» **Stored data entries**
◆ ◆ ◆ ◆ ◆ ◆ ◆

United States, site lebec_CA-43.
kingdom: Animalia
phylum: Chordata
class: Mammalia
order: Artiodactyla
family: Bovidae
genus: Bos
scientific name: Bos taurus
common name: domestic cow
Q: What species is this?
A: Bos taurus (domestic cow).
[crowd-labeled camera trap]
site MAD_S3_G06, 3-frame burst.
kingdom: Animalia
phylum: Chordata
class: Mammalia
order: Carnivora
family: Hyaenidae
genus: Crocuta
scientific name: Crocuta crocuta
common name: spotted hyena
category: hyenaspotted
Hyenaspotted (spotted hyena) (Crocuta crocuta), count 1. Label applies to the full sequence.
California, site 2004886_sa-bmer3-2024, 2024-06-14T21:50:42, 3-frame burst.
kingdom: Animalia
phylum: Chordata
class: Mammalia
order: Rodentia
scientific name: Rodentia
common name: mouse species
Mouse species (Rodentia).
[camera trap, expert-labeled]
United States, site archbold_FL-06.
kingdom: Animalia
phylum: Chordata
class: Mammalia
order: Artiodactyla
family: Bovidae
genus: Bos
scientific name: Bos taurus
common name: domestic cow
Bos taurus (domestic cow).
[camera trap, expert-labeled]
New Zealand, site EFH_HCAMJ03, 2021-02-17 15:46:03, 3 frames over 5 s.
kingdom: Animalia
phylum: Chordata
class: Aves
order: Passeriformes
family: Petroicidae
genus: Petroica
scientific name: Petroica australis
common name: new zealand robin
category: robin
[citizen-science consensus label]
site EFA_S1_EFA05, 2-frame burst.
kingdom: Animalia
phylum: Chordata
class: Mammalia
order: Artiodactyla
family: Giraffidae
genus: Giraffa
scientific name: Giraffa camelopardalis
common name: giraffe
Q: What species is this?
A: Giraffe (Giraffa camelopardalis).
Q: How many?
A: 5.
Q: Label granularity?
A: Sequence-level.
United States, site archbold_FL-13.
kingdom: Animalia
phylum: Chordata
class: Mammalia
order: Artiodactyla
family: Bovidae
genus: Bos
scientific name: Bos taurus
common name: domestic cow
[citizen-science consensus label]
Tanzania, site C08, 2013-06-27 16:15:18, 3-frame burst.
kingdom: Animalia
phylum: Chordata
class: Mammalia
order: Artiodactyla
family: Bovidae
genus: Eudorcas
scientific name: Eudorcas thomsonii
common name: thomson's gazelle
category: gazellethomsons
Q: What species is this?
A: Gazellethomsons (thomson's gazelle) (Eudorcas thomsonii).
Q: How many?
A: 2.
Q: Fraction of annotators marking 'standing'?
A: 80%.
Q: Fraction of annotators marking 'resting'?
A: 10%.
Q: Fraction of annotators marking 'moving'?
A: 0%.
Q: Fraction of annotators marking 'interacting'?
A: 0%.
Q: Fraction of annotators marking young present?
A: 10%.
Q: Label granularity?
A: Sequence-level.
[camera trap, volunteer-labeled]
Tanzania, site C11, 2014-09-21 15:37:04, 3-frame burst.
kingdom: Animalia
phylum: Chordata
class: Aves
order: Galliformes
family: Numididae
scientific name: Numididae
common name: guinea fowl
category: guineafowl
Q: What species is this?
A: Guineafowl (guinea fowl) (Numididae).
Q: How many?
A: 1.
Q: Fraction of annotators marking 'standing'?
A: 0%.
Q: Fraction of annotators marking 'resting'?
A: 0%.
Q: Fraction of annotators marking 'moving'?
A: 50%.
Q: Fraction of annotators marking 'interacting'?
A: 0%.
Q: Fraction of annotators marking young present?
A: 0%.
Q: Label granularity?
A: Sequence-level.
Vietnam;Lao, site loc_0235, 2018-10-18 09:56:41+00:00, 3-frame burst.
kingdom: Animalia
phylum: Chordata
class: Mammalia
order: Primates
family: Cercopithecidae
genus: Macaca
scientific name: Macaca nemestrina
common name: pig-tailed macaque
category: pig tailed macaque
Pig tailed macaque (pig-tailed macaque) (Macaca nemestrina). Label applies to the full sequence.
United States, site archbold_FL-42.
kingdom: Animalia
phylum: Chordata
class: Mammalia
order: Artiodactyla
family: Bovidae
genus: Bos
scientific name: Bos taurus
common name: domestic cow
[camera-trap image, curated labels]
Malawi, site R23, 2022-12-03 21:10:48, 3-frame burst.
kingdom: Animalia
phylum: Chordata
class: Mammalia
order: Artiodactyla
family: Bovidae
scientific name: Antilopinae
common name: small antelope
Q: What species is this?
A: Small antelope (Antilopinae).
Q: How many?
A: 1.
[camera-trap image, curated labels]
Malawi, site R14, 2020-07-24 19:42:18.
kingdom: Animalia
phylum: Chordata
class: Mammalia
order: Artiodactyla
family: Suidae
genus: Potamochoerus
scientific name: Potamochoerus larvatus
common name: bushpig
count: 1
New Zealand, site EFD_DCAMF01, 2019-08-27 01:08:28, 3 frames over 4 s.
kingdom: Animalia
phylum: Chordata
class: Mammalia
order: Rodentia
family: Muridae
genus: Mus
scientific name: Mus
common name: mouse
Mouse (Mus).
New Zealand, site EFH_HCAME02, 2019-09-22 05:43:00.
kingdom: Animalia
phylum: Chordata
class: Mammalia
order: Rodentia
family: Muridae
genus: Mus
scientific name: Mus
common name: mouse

◆ ◆ ◆ ◆ ◆ ◆ ◆

Reproduce every entry, word for word.

» **Response box**
United States, site lebec_CA-43.
kingdom: Animalia
phylum: Chordata
class: Mammalia
order: Artiodactyla
family: Bovidae
genus: Bos
scientific name: Bos taurus
common name: domestic cow
Q: What species is this?
A: Bos taurus (domestic cow).
[crowd-labeled camera trap]
site MAD_S3_G06, 3-frame burst.
kingdom: Animalia
phylum: Chordata
class: Mammalia
order: Carnivora
family: Hyaenidae
genus: Crocuta
scientific name: Crocuta crocuta
common name: spotted hyena
category: hyenaspotted
Hyenaspotted (spotted hyena) (Crocuta crocuta), count 1. Label applies to the full sequence.
California, site 2004886_sa-bmer3-2024, 2024-06-14T21:50:42, 3-frame burst.
kingdom: Animalia
phylum: Chordata
class: Mammalia
order: Rodentia
scientific name: Rodentia
common name: mouse species
Mouse species (Rodentia).
[camera trap, expert-labeled]
United States, site archbold_FL-06.
kingdom: Animalia
phylum: Chordata
class: Mammalia
order: Artiodactyla
family: Bovidae
genus: Bos
scientific name: Bos taurus
common name: domestic cow
Bos taurus (domestic cow).
[camera trap, expert-labeled]
New Zealand, site EFH_HCAMJ03, 2021-02-17 15:46:03, 3 frames over 5 s.
kingdom: Animalia
phylum: Chordata
class: Aves
order: Passeriformes
family: Petroicidae
genus: Petroica
scientific name: Petroica australis
common name: new zealand robin
category: robin
[citizen-science consensus label]
site EFA_S1_EFA05, 2-frame burst.
kingdom: Animalia
phylum: Chordata
class: Mammalia
order: Artiodactyla
family: Giraffidae
genus: Giraffa
scientific name: Giraffa camelopardalis
common name: giraffe
Q: What species is this?
A: Giraffe (Giraffa camelopardalis).
Q: How many?
A: 5.
Q: Label granularity?
A: Sequence-level.
United States, site archbold_FL-13.
kingdom: Animalia
phylum: Chordata
class: Mammalia
order: Artiodactyla
family: Bovidae
genus: Bos
scientific name: Bos taurus
common name: domestic cow
[citizen-science consensus label]
Tanzania, site C08, 2013-06-27 16:15:18, 3-frame burst.
kingdom: Animalia
phylum: Chordata
class: Mammalia
order: Artiodactyla
family: Bovidae
genus: Eudorcas
scientific name: Eudorcas thomsonii
common name: thomson's gazelle
category: gazellethomsons
Q: What species is this?
A: Gazellethomsons (thomson's gazelle) (Eudorcas thomsonii).
Q: How many?
A: 2.
Q: Fraction of annotators marking 'standing'?
A: 80%.
Q: Fraction of annotators marking 'resting'?
A: 10%.
Q: Fraction of annotators marking 'moving'?
A: 0%.
Q: Fraction of annotators marking 'interacting'?
A: 0%.
Q: Fraction of annotators marking young present?
A: 10%.
Q: Label granularity?
A: Sequence-level.
[camera trap, volunteer-labeled]
Tanzania, site C11, 2014-09-21 15:37:04, 3-frame burst.
kingdom: Animalia
phylum: Chordata
class: Aves
order: Galliformes
family: Numididae
scientific name: Numididae
common name: guinea fowl
category: guineafowl
Q: What species is this?
A: Guineafowl (guinea fowl) (Numididae).
Q: How many?
A: 1.
Q: Fraction of annotators marking 'standing'?
A: 0%.
Q: Fraction of annotators marking 'resting'?
A: 0%.
Q: Fraction of annotators marking 'moving'?
A: 50%.
Q: Fraction of annotators marking 'interacting'?
A: 0%.
Q: Fraction of annotators marking young present?
A: 0%.
Q: Label granularity?
A: Sequence-level.
Vietnam;Lao, site loc_0235, 2018-10-18 09:56:41+00:00, 3-frame burst.
kingdom: Animalia
phylum: Chordata
class: Mammalia
order: Primates
family: Cercopithecidae
genus: Macaca
scientific name: Macaca nemestrina
common name: pig-tailed macaque
category: pig tailed macaque
Pig tailed macaque (pig-tailed macaque) (Macaca nemestrina). Label applies to the full sequence.
United States, site archbold_FL-42.
kingdom: Animalia
phylum: Chordata
class: Mammalia
order: Artiodactyla
family: Bovidae
genus: Bos
scientific name: Bos taurus
common name: domestic cow
[camera-trap image, curated labels]
Malawi, site R23, 2022-12-03 21:10:48, 3-frame burst.
kingdom: Animalia
phylum: Chordata
class: Mammalia
order: Artiodactyla
family: Bovidae
scientific name: Antilopinae
common name: small antelope
Q: What species is this?
A: Small antelope (Antilopinae).
Q: How many?
A: 1.
[camera-trap image, curated labels]
Malawi, site R14, 2020-07-24 19:42:18.
kingdom: Animalia
phylum: Chordata
class: Mammalia
order: Artiodactyla
family: Suidae
genus: Potamochoerus
scientific name: Potamochoerus larvatus
common name: bushpig
count: 1
New Zealand, site EFD_DCAMF01, 2019-08-27 01:08:28, 3 frames over 4 s.
kingdom: Animalia
phylum: Chordata
class: Mammalia
order: Rodentia
family: Muridae
genus: Mus
scientific name: Mus
common name: mouse
Mouse (Mus).
New Zealand, site EFH_HCAME02, 2019-09-22 05:43:00.
kingdom: Animalia
phylum: Chordata
class: Mammalia
order: Rodentia
family: Muridae
genus: Mus
scientific name: Mus
common name: mouse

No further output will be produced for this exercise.